If you are looking for unconditional love from a man or woman…Good Luck! Is is possible? Yes, but extremely rare.

Unconditional love comes from pets, Jesus and your children…it’s hard to find unconditional love in a partner we are too busy tearing eachother apart.

People are selfish monsters and love you more for what you can do for them then actually being in love with you. That is exactly why people divorce. Things get rocky and they bail…unconditional love means you stay no matter what. However don’t be a fool and let someone dog you out and treat you like trash that’s not love it takes TWO.

“I love you BUT, I love myself more”

After years of observation, personal experience and listening to people pour their hearts out has enlightened me on matters of the heart.

The most disheartening revelation is many people are constantly looking for someone else to love them rather than loving themselves first and end up with a broken heart.

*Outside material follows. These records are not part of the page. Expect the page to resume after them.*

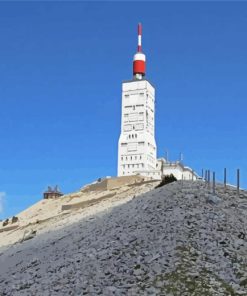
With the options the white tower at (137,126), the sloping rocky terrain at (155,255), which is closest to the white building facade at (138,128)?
the white tower at (137,126)

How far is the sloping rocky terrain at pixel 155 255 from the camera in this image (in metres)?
24.4

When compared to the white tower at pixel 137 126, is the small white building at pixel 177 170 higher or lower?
lower

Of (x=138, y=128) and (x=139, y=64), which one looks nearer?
(x=138, y=128)

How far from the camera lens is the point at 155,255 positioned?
1046 inches

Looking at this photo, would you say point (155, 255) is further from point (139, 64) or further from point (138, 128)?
point (139, 64)

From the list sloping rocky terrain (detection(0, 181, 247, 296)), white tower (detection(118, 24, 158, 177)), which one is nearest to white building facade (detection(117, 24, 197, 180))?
white tower (detection(118, 24, 158, 177))

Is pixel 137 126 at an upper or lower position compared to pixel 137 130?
upper

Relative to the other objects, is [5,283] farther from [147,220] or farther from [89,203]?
[89,203]

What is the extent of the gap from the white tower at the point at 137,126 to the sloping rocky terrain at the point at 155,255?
100 metres

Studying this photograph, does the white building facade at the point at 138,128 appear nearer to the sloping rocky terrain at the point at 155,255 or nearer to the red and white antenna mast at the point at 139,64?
the red and white antenna mast at the point at 139,64

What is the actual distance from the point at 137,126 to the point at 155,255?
4628 inches

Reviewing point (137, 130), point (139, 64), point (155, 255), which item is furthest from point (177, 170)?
point (155, 255)

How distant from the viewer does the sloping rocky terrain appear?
2436 centimetres

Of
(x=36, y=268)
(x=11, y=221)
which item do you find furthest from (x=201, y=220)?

I can’t stress enough how important it is to really be in love with who you are. When you look in the mirror you should be smiling. If you aren’t then correct it by seeking a religious system or whatever it takes to seek
self-awareness and self-love.

I actually believe that people can detect it when a person basically is unhappy with whom they are and don’t love themselves. Some have this needy look in their eyes or are clingy and that can push folks away or allow them an opportunity to go in for the kill. Seekers and destroyers are folks who look for weak individuals who depend on others for their happiness and will crush you like an insect when they get tired of you.

Be independent and love yourself then you will attract others that will love you as well.
In order for a person to mistreat, abuse and misuse us means would mean we have no self-esteem and love everyone else but ourselves.

No bones about it, the first person that tries to walk over you and take you for granted you would tell them to kiss where he sun don’t shine and remove yourself immediately.

Being fed up does not mean you never loved that idiot it’s just that you love yourself more. Learn how to say, “I love you but I love myself more”. Never allow anyone to hurt you when you have a choice. Keep your eyes open, take your heart with you but don’t forget your brain.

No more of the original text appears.